- **과제 목표**: 아래 모든 항목의 줄을 그림은 빼고 빈 줄 없이 번호를 매긴 목록으로 옮겨 적어 주세요.

==*==

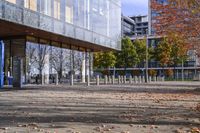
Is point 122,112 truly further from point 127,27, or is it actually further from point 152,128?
point 127,27

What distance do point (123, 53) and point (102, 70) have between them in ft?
33.4

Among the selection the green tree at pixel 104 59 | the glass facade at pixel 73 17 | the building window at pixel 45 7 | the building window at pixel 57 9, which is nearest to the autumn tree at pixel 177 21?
the glass facade at pixel 73 17

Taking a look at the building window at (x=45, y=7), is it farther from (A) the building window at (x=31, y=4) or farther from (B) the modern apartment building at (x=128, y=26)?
(B) the modern apartment building at (x=128, y=26)

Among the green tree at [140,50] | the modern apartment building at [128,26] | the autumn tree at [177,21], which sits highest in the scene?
the modern apartment building at [128,26]

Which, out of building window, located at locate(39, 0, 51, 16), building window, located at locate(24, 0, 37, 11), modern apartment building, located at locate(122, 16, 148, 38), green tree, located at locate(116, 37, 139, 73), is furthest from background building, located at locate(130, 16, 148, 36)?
building window, located at locate(24, 0, 37, 11)

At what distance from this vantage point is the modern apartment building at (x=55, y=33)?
95.1 feet

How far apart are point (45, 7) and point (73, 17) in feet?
17.7

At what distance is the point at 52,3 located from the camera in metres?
32.6

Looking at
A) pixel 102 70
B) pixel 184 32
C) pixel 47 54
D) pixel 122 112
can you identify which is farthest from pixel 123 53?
pixel 122 112

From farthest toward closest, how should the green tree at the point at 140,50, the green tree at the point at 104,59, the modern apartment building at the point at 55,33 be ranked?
the green tree at the point at 140,50 → the green tree at the point at 104,59 → the modern apartment building at the point at 55,33

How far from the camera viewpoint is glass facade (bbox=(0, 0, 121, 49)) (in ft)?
90.8

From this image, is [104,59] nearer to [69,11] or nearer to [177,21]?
[69,11]

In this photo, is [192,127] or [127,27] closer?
[192,127]

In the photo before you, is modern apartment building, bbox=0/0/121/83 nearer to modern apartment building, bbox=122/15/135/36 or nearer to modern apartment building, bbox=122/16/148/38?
modern apartment building, bbox=122/15/135/36
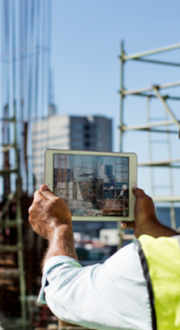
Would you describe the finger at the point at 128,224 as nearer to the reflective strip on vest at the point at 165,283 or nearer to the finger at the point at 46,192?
the finger at the point at 46,192

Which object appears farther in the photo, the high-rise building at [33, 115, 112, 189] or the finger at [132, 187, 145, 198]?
the high-rise building at [33, 115, 112, 189]

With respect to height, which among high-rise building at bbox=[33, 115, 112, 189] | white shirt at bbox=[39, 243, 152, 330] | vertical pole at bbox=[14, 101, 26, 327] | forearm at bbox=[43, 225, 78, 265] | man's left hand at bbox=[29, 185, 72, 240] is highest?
high-rise building at bbox=[33, 115, 112, 189]

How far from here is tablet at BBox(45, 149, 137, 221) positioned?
1748 millimetres

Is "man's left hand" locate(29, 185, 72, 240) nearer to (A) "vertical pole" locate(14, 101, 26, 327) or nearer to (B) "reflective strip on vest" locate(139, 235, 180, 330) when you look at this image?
(B) "reflective strip on vest" locate(139, 235, 180, 330)

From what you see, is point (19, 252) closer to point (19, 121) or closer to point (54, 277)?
point (19, 121)

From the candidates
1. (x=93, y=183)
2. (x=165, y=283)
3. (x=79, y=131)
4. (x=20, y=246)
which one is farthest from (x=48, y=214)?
(x=79, y=131)

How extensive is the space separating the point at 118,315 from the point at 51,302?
0.63 ft

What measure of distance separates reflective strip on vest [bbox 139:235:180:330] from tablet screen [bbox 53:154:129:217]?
1.87 feet

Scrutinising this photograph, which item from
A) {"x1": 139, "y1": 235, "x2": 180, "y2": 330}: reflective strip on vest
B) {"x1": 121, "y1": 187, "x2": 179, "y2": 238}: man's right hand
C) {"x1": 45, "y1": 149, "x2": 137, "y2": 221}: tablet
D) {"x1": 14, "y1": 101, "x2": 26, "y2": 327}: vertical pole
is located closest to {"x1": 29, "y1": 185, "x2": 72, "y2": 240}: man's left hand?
{"x1": 45, "y1": 149, "x2": 137, "y2": 221}: tablet

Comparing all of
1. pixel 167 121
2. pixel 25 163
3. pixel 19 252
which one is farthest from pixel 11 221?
pixel 167 121

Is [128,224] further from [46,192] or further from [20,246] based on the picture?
[20,246]

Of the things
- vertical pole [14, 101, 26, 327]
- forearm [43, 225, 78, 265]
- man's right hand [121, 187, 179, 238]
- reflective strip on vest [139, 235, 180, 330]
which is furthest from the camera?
vertical pole [14, 101, 26, 327]

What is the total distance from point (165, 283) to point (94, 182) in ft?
2.18

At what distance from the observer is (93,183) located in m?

==*==

- **정답**:
1. Is point 122,112 truly further from point 127,27, or is it actually further from point 152,128?
2. point 127,27
3. What distance do point (123, 53) and point (102, 70) have between them in ft?
4. 33.4
5. Among the selection the green tree at pixel 104 59 | the glass facade at pixel 73 17 | the building window at pixel 45 7 | the building window at pixel 57 9, which is nearest to the autumn tree at pixel 177 21?
6. the glass facade at pixel 73 17
7. Taking a look at the building window at (x=45, y=7), is it farther from (A) the building window at (x=31, y=4) or farther from (B) the modern apartment building at (x=128, y=26)?
8. (B) the modern apartment building at (x=128, y=26)
9. Among the green tree at [140,50] | the modern apartment building at [128,26] | the autumn tree at [177,21], which sits highest in the scene?
10. the modern apartment building at [128,26]
11. Which, out of building window, located at locate(39, 0, 51, 16), building window, located at locate(24, 0, 37, 11), modern apartment building, located at locate(122, 16, 148, 38), green tree, located at locate(116, 37, 139, 73), is furthest from background building, located at locate(130, 16, 148, 36)?
12. building window, located at locate(24, 0, 37, 11)
13. At what distance from this vantage point is the modern apartment building at (x=55, y=33)?
14. 95.1 feet
15. How far apart are point (45, 7) and point (73, 17) in feet?
16. 17.7
17. At what distance is the point at 52,3 located from the camera in metres?
18. 32.6
19. Looking at
20. A) pixel 102 70
21. B) pixel 184 32
22. C) pixel 47 54
23. D) pixel 122 112
24. can you identify which is farthest from pixel 123 53?
25. pixel 122 112
26. From farthest toward closest, how should the green tree at the point at 140,50, the green tree at the point at 104,59, the modern apartment building at the point at 55,33 be ranked?
27. the green tree at the point at 140,50 → the green tree at the point at 104,59 → the modern apartment building at the point at 55,33
28. How far from the camera viewpoint is glass facade (bbox=(0, 0, 121, 49)) (in ft)?
29. 90.8
30. From this image, is [104,59] nearer to [69,11] or nearer to [177,21]?
31. [69,11]
32. In this photo, is [192,127] or [127,27] closer?
33. [192,127]
34. In the photo before you, is modern apartment building, bbox=0/0/121/83 nearer to modern apartment building, bbox=122/15/135/36 or nearer to modern apartment building, bbox=122/16/148/38?
35. modern apartment building, bbox=122/15/135/36
36. Would you describe the finger at the point at 128,224 as nearer to the reflective strip on vest at the point at 165,283 or nearer to the finger at the point at 46,192?
37. the finger at the point at 46,192
38. Which object appears farther in the photo, the high-rise building at [33, 115, 112, 189] or the finger at [132, 187, 145, 198]?
39. the high-rise building at [33, 115, 112, 189]
40. With respect to height, which among high-rise building at bbox=[33, 115, 112, 189] | white shirt at bbox=[39, 243, 152, 330] | vertical pole at bbox=[14, 101, 26, 327] | forearm at bbox=[43, 225, 78, 265] | man's left hand at bbox=[29, 185, 72, 240] is highest?
41. high-rise building at bbox=[33, 115, 112, 189]
42. How far from here is tablet at BBox(45, 149, 137, 221) positioned?
43. 1748 millimetres
44. Is "man's left hand" locate(29, 185, 72, 240) nearer to (A) "vertical pole" locate(14, 101, 26, 327) or nearer to (B) "reflective strip on vest" locate(139, 235, 180, 330) when you look at this image?
45. (B) "reflective strip on vest" locate(139, 235, 180, 330)
46. From what you see, is point (19, 252) closer to point (19, 121) or closer to point (54, 277)?
47. point (19, 121)
48. From the candidates
49. 1. (x=93, y=183)
50. 2. (x=165, y=283)
51. 3. (x=79, y=131)
52. 4. (x=20, y=246)
53. which one is farthest from (x=48, y=214)?
54. (x=79, y=131)
55. How extensive is the space separating the point at 118,315 from the point at 51,302?
56. 0.63 ft
57. What measure of distance separates reflective strip on vest [bbox 139:235:180:330] from tablet screen [bbox 53:154:129:217]?
58. 1.87 feet
59. Scrutinising this photograph, which item from
60. A) {"x1": 139, "y1": 235, "x2": 180, "y2": 330}: reflective strip on vest
61. B) {"x1": 121, "y1": 187, "x2": 179, "y2": 238}: man's right hand
62. C) {"x1": 45, "y1": 149, "x2": 137, "y2": 221}: tablet
63. D) {"x1": 14, "y1": 101, "x2": 26, "y2": 327}: vertical pole
64. is located closest to {"x1": 29, "y1": 185, "x2": 72, "y2": 240}: man's left hand?
65. {"x1": 45, "y1": 149, "x2": 137, "y2": 221}: tablet
66. Comparing all of
67. 1. pixel 167 121
68. 2. pixel 25 163
69. 3. pixel 19 252
70. which one is farthest from pixel 11 221?
71. pixel 167 121
72. Is [128,224] further from [46,192] or further from [20,246] based on the picture?
73. [20,246]
74. Of the things
75. - vertical pole [14, 101, 26, 327]
76. - forearm [43, 225, 78, 265]
77. - man's right hand [121, 187, 179, 238]
78. - reflective strip on vest [139, 235, 180, 330]
79. which is furthest from the camera?
80. vertical pole [14, 101, 26, 327]
81. What is the total distance from point (165, 283) to point (94, 182) in ft?
82. 2.18
83. At what distance from the observer is (93,183) located in m?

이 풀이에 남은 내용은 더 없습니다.